It was probably 15 years ago or more, when my kids were still home and toddling around, that I first heard about the concept of simplifying your life. I was in New York City for an escape weekend with my Aunt, and we were browsing the boutiques of SoHo. There, in an eclectic shop filled with books, stationery and accessories for self and home, I found a little book that somehow was calling out to me, Living the Simple Life: A Guide to Scaling Down and Enjoying More.
I can remember how I was drawn to the very simple design of the book with its square shape, silver cover with very simple lettering. It was flanked on either side by two other books of similar design and concept by the same author, Elaine St. James -- but this one just spoke to me. I was a young mother, overwhelmed by life, so caught up in the day to day, that I wasn't fully appreciating my blessings.
I remember thumbing through the book, putting it down on the rustic pine table, browsing around the store looking at funky scarves, stationery, and cocktail napkins -- and then going back and picking it up again. I didn't want to leave without it, but I also didn't want to add another $10 to the sum of books I'd already purchased that I thought would change my life. So the browsing courtship with the book continued for another 10-15 minutes, until finally my Aunt let me know she was continuing on to the next store.
Elaine St. James finally won me over, and my sole purchase for that escape weekend to The Big Apple was the book that, in many ways, changed my life. I couldn't embrace all of the concepts that Ms. St. James introduced, but she helped me re-frame my thinking to cut through the clutter (not just material but emotional as well) so that I could more fully enjoy my day to day living. Til this day I know it was $10 very well spent.
So -- why in the world did this memory of some 15 years ago come to me today and inspire me to write about it? Well, since reading that book, most magazine articles, emails, or books that talk about "simplifying" get my attention. Sadly, very few "solutions" are really what I would really consider simplifying -- they're just costly gadgets and gizmos that (in my opinion) give you one more thing to think about, instead of one less.
Today's offender comes from the magazine whose name boasts simplicity -- and this section of their website that claims their "mission...has been to make your life easier with smart finds like these." I'm not dissing the item , and truth be told, I enjoy the magazine -- I'm just commenting on the real value of these items from a simplicity perspective.
Real Simple suggests, "Travel Shoe Bags - After traipsing around town, don’t just throw your shoes in your suitcase. Slip them in these lightweight packing cubes to keep dirt and odors separate from clean clothes." *
I say, "Really? Now on top of remembering shoes I have to remember a bag to put them in? Can't I just put my dirty laundry in the plastic bag the hotel provides and be done with it?"
They suggest,"Tea Bag Buddy - This handy silicone lid, which has grooves to prevent the tea bag from falling into the cup, not only keeps your brew covered while it steeps, but its deep well also acts as a convenient way to hold the used tea bag." *
I say, "How about using a spoon and putting the tea bag right in the trash? Who wants to look at a dried up old tea bag anyway? Plus, the odd shape of this little gem is a storage challenge. KISS theory applies."

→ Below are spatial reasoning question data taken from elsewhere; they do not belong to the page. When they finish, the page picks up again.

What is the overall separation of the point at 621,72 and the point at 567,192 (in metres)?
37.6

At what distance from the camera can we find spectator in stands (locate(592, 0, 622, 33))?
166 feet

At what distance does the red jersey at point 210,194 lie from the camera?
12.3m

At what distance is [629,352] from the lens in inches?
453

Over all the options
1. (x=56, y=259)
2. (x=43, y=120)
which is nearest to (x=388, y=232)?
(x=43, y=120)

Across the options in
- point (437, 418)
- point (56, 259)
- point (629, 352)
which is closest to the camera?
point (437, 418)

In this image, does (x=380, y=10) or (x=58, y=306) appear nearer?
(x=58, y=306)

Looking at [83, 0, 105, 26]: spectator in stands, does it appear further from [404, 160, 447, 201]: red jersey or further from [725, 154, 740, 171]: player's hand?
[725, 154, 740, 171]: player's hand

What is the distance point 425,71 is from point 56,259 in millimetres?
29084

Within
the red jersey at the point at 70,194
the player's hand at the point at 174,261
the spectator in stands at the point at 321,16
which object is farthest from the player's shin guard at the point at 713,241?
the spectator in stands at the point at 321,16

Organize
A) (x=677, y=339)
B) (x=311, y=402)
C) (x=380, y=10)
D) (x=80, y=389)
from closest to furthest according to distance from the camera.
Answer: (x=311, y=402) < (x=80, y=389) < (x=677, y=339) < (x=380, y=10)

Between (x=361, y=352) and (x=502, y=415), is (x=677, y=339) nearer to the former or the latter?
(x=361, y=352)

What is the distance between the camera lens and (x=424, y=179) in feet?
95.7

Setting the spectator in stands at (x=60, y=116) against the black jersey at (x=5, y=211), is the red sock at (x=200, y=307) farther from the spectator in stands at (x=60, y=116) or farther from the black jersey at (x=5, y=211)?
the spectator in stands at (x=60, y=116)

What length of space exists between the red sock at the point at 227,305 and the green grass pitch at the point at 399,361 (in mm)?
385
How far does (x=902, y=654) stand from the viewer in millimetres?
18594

They suggest, "Collapsible Lunch Box - This innovative food carrier is large enough to bring leftovers for lunch, but also folds down to hold a snack-sized portion as well. When you’re done, flatten the container and toss it into your bag."*
I say, "We have a winner! I like this one enough that I will tell you that Real Simple says you can find it at http://www.papersource.com/ for $30. I found the a similar one at Amazon.com for $23."
They say, "Pop-N-Go Scarf - Unpredictable weather can spoil your salon-perfect hairstyle. Keep this water-repellant scarf in your purse at all times and you’ll keep locks frizz-free." *
I say, "If you've really embraced the idea of living simply, you probably don't have a 'salon-perfect hairstyle.' that you are terribly worried about."

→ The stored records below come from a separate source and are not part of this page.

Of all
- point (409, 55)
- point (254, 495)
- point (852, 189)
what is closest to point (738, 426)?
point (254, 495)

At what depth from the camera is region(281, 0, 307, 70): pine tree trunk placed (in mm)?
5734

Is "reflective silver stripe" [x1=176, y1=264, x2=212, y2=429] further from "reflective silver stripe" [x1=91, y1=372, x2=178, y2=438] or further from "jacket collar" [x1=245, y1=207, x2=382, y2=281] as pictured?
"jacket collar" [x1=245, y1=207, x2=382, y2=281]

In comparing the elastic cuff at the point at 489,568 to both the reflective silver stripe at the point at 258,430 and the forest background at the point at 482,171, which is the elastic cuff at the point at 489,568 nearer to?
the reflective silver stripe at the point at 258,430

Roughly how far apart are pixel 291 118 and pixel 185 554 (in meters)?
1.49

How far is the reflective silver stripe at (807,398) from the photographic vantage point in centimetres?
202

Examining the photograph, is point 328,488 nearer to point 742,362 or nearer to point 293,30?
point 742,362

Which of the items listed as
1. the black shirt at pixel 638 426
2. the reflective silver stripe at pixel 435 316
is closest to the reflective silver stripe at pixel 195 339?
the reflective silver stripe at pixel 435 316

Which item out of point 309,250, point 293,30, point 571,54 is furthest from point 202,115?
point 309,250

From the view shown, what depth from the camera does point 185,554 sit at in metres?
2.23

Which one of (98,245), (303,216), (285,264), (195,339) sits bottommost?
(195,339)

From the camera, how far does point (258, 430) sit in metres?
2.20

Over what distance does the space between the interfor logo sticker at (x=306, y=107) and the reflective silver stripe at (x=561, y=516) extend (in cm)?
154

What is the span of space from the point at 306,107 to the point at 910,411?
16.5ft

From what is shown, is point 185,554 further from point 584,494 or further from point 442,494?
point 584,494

They suggest, "Bobble Brush - When was the last time you really washed that water bottle sitting on your desk? Give those containers a deep clean with this flexible brush designed to fit in and around the hard-to-reach curves on narrow containers."*
I say, "Huh? I love the notion that you have a refillable drinking vessel, but most that I've seen don't require a special brush. Just saying..."
I don't know, maybe I'm crazy and I took Elaine St. James approach to simplicity a little too far, but sometimes I can't help but wonder if the business of simplicity has gone a little to far.
*Note: All credit for the retail finds and product descriptives, attributed to Real Simple magazine -- which I really do enjoy, but sometimes I have to laugh at.